The notice does not set any limits on when or how the services may be used or on what uses a school or library can permit. However, this public notice does not affect the obligations of schools and libraries that receive universal service funding under the Children’s Internet Protection Act to block or filter internet access to pictures that are obscene, child pornography or harmful to minors. The notice also does not affect any obligations or limitations under state law, including any state universal service programs.
Although the public notice was issued to address requests prompted by closures associated with the response to COVID-19, it is a general analysis of what is permitted under the universal service rules. Consequently, the guidance in the public notice will remain in effect after schools and libraries reopen.

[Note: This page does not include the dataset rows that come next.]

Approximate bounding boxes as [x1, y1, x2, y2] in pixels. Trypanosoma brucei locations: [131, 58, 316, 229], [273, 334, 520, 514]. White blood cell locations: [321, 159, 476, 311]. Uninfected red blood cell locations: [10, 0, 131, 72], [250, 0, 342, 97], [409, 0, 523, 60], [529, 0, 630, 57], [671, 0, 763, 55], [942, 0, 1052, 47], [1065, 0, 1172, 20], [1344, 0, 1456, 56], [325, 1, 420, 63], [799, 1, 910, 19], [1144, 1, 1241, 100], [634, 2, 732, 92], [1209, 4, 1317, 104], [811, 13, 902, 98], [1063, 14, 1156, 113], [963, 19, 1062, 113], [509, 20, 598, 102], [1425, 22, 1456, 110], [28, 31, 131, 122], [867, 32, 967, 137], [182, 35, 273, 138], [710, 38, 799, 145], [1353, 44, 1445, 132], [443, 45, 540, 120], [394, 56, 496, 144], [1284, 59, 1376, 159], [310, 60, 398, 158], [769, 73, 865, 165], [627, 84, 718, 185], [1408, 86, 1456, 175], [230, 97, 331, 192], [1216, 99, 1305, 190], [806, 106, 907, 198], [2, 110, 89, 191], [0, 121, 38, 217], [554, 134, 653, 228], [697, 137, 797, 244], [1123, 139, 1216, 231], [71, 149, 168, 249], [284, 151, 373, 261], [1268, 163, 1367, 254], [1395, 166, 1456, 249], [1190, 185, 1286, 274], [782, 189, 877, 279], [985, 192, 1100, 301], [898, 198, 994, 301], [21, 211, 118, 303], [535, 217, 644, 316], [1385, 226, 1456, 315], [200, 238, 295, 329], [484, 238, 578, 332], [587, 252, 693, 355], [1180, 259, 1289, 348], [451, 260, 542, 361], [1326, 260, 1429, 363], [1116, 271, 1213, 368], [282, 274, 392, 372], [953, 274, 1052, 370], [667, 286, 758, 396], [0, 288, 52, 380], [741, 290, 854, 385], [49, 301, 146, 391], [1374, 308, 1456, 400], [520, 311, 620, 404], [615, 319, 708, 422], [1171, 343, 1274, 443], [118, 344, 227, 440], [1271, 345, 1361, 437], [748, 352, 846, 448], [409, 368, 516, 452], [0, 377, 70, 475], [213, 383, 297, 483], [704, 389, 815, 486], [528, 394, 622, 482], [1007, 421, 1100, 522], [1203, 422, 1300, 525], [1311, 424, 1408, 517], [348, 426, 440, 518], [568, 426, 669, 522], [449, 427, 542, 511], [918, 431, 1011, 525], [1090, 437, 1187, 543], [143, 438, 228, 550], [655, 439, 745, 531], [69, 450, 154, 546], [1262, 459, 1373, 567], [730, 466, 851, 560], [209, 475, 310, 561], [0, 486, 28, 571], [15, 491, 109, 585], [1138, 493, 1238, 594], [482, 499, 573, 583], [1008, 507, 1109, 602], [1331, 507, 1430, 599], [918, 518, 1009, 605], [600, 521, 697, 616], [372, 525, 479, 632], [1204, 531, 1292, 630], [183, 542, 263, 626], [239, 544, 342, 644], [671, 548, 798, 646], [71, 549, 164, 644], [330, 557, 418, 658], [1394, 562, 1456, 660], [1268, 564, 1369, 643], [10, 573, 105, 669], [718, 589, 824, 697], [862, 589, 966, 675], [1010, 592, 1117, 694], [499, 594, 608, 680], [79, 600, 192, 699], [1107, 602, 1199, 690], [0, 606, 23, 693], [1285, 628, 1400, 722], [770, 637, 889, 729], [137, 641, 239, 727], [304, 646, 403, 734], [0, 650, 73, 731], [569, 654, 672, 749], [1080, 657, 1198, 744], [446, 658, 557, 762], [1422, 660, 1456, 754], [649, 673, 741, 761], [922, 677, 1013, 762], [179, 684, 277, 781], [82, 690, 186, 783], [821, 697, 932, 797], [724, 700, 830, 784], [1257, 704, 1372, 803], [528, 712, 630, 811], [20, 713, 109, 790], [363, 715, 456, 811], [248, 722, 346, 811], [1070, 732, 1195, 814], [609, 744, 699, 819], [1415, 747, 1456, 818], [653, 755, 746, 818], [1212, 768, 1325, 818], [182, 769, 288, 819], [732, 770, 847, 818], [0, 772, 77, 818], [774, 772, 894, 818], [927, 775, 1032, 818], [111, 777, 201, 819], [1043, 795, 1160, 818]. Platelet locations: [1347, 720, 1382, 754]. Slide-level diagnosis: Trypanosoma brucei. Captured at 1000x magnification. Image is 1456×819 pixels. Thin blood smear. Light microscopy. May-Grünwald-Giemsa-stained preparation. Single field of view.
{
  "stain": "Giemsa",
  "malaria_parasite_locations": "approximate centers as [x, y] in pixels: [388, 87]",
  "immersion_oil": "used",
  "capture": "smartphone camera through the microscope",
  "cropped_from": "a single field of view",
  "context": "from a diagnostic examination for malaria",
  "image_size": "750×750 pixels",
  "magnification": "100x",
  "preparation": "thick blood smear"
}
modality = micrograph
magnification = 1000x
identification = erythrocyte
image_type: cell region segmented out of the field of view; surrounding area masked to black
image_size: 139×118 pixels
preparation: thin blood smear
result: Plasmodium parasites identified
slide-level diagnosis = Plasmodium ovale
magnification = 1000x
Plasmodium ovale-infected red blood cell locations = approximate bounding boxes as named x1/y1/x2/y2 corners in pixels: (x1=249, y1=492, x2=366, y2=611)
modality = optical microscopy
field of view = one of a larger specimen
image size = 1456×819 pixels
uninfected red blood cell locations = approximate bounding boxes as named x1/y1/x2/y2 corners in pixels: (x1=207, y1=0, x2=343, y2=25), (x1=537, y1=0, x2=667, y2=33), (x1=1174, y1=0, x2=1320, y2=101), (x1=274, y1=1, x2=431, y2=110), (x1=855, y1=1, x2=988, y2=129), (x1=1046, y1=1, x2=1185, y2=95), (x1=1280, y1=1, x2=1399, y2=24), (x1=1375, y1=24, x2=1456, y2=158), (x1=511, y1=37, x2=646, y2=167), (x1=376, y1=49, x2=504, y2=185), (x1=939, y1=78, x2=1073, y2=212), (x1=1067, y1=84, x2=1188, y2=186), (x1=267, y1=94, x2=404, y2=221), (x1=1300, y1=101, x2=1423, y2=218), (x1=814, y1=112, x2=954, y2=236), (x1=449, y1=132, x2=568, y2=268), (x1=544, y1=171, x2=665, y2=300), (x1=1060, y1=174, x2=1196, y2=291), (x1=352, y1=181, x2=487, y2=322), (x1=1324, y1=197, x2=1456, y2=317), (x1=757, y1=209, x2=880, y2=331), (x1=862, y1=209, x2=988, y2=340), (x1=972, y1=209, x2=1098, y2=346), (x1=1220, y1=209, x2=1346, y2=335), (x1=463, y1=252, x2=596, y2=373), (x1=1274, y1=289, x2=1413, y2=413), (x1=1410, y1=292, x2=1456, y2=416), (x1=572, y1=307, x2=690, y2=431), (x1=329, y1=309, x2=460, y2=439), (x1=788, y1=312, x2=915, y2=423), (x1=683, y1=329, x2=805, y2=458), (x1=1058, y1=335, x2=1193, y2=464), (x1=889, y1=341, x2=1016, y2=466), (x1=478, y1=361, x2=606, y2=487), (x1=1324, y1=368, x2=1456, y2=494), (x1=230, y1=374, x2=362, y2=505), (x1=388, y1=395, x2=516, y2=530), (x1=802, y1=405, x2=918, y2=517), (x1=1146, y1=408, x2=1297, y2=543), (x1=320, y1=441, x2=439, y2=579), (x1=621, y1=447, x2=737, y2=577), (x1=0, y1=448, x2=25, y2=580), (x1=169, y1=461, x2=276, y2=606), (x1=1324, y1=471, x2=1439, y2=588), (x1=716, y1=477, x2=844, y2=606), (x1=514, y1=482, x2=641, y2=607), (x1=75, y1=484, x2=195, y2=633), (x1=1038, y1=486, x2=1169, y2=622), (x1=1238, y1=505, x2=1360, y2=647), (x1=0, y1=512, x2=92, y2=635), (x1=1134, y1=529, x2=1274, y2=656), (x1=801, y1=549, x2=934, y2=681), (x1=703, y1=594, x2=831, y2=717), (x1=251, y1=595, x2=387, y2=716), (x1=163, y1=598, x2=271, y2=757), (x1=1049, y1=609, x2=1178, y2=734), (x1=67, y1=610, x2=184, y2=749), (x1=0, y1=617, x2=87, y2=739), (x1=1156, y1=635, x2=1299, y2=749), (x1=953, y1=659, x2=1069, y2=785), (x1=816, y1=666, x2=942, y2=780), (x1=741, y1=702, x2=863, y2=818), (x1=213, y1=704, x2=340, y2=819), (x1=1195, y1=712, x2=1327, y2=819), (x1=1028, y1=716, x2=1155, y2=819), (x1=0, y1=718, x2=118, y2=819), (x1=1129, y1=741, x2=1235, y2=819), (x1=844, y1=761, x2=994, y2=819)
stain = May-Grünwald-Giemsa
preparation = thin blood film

What does this mean for schools and libraries that want to make Wi-Fi available to the general public?
The FCC public notice clarifies that schools and libraries that receive universal service funding may make Wi-Fi available to the general public on school campuses and library property, so long as they do not charge for the service.
The public notice does not affect any other obligations that schools and libraries may have, including their obligation to block certain objectionable content.